We can check decay rates by observing radioactive decays in distant supernovae. For example, SN 1987A showed that decay rates have remained unchanged for at least 160,000 years.
  • There has been no contamination (that is, no daughter or intermediate elements have been introduced or leeched from the specimen of rock).
The isochron method can detect if there was any contamination; if the isochron plot is not right, then the date is rejected as unreliable.
  • We can determine how much daughter there was to begin with (if we assume there was no daughter to begin with, yet there was daughter at the formation of the rock, the rock would have a superficial appearance of age).

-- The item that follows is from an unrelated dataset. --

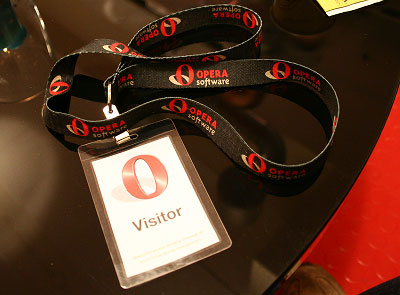 Opera badge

The isochron method works here as well. The initial presence of daughter product just moves the curve without affecting the calculated date. The distance the curve moves shows how much daughter produce was present initially.

These potential problems are know to scientists, and they have found ways round most of them. Creationist websites point out the problems, and then lie by omission in failing to point out the solutions to the problems.
Dr Carl Wieland summarizes…
Dr. Weiland is a member of Creation Ministries International. Their Statement of Faith says:
Facts are always subject to interpretation by fallible people who do not possess all information. By definition, therefore, no interpretation of facts in any field, including history and chronology, can be valid if it contradicts the scriptural record.

Source: CMI - What we believe
That says that they subordinate their science to their literal interpretation of Genesis. Hence, Dr. Weiland is not a reliable witness. He will ignore anything that contradicts CMI’s strict YEC position: 144 hour creation, a 6,000 year old earth and a recent worldwide flood.